Для Пины Бауш эта новаторская постановка – еще и прощание. Никогда больше она не разрабатывала хореографию, целиком состоящую из ее собственных движений; лишь раз она сосредоточилась на одном классическом произведении – в «Синей Бороде. Прослушивая запись оперы Белы Бартока „Замок герцога Синяя Борода“»[67] («Blaubart. Beim Anhören einer Tonbandaufnahme von Béla Bartóks Oper „Herzog Blaubarts Burg“», 1977). В следующих постановках она переворачивает эстетику танца и обманывает зрительские привычки. Первым шагом в этом направлении оказывается следующая двухчастная пьеса – «Вечер Брехта/Вайля. Семь смертных грехов / Не бойтесь» («Brecht/Weill-Abend. Die sieben Todsünden / Fürchtet Euch nicht», 1976)[68]. В ней используется новый хореографический прием – монтаж, в котором ассоциативно переплетаются «части» или «акции». В этой пьесе Пина Бауш доказывает, что уже работает концептуально – то есть фундаментально осмысляет традиционные сценические концепции. Это происходит за двадцать лет до возникновения концептуального танца, который с 1990-х годов считает это своим открытием. Ведь здесь, как и в танцоперах, она деконструирует социально-критический текст Брехта и переосмысливает его, ставя в центр точку зрения женщин (Анны I и Анны II). Вместо изображения социальных условий, которые, по мнению марксиста Брехта, делают людей такими, какие они есть, на первый план выходит судьба женщин. Вместо протестантской трудовой этики – жертва ради семьи, вместо капиталистической эксплуатации – эксплуатация мужчиной, вместо изнурительного, монотонного труда – продажа тела платящему клиенту. Брехтовская идея о том, что в капитализме добро всегда основано на эксплуатации, трансформируется в противоречие между самоопределением и ориентацией на нормативный порядок, которое для Пины Бауш затрагивает и женщин, и мужчин. Это показано в жанре ревю, находящемся в традиции музыкального театра. Через него она представляет бездумно разрушенный мир в последующих постановках, например в «Рената эмигрирует» («Renate wandert aus», 1977)[69].

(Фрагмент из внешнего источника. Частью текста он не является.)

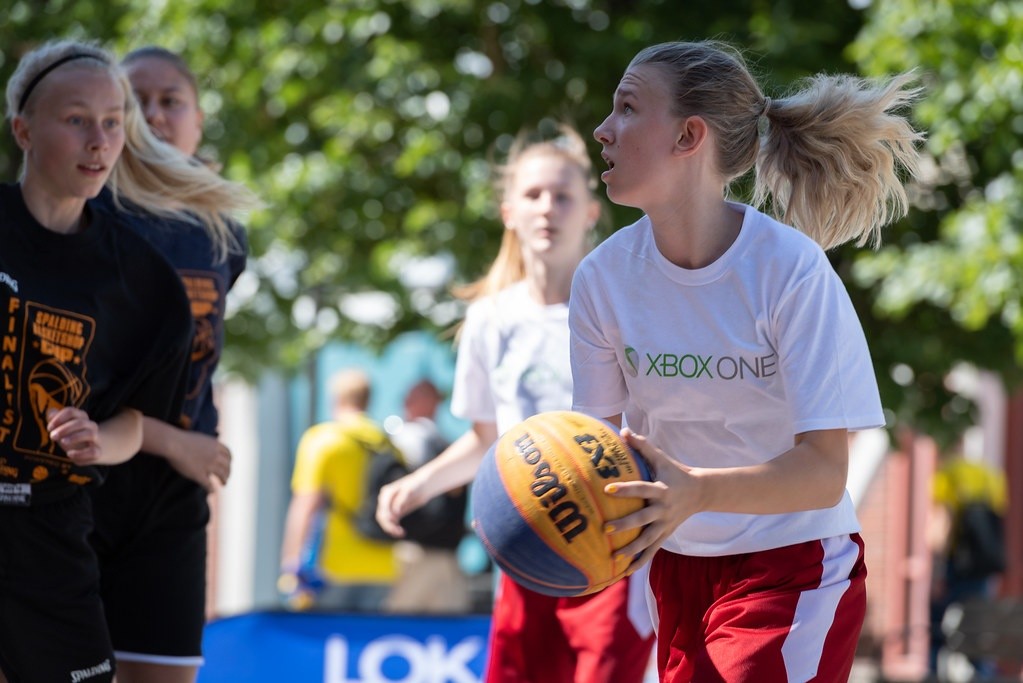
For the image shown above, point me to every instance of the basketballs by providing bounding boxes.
[471,409,651,598]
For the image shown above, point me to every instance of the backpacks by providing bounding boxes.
[328,431,414,541]
[415,436,467,549]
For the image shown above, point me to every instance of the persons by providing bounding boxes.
[0,40,251,683]
[272,369,474,612]
[375,121,657,683]
[568,38,927,683]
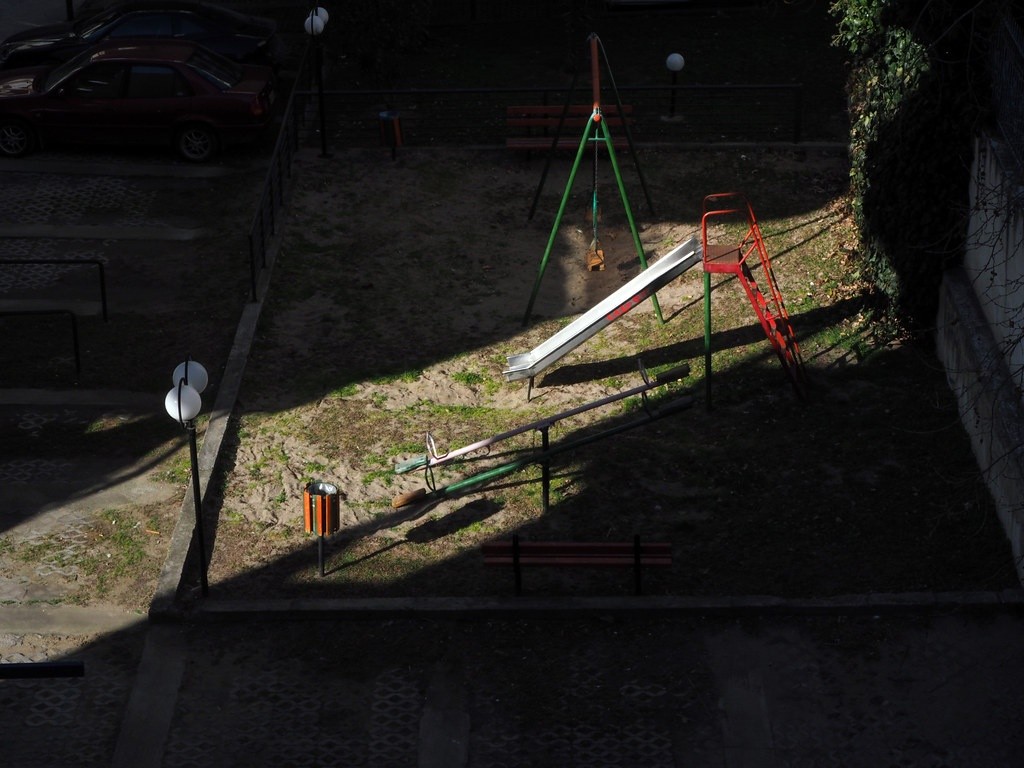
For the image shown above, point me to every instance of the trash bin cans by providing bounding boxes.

То, что концептуально разворачивается в «Вечере Брехта/Вайля», радикализируется в «Синей Бороде». Постановка не только препарирует либретто оперы: герцог Синяя Борода ведет очаровательную Юдифь в свой сказочный замок, показывает ей семь комнат и под конец ту, где в своеобразном загробном царстве лежат благородно одетые бывшие жены. Бауш переводит либретто на язык повседневных отношений между людьми разного пола, а также переносит, дублируя, индивидуальные действия герцога и Юдифь на группы и представляет отношения в парах как структурную модель гендерных взаимоотношений. Женщины и мужчины раскрываются во взаимном непонимании. Здесь очевиден взгляд хореографа, уже проявившийся в более ранних работах: женщина не только жертва, она использует тело как оружие, а мужчина не только патриарх, но и узник самого себя. При этом становятся понятны гегемонистские различия в соответствующих гендерных амбивалентностях. «Синяя Борода» тематически продолжает предыдущие постановки и, подобно «Вечеру Брехта/Вайля», драматургически деконструирует либретто. И все же эта пьеса занимает особую позицию, прежде всего потому, что в ней реализуется сценическая концепция интермедиального, междисциплинарного искусства. Здесь переплетаются танец, опера, драма, кино. Перформативность вещей также играет решающую роль: сцена, замок Синей Бороды, представляет собой пустое, большое, обветшалое старое здание, на полу которого лежат старые засохшие листья. Они пахнут (как и торф в «Весне священной»), их топчут, они шумят, танцовщики оставляют на них следы. Перформативность вещей становится особенно очевидной, когда звучит музыка – из магнитофона, почти единственного реквизита в постановке. Он установлен на передвижном столике и подключен к кабелю на потолке. Столик, когда его перемещают, как бы становится танцующим актером. Эта пьеса больше не следует линейной драматургии, что проявляется не только в отказе от классической трехактной драматургии в пользу монтажной, но и в работе с музыкой. Пленка, а вместе с ней и само действие, то и дело перематывается назад.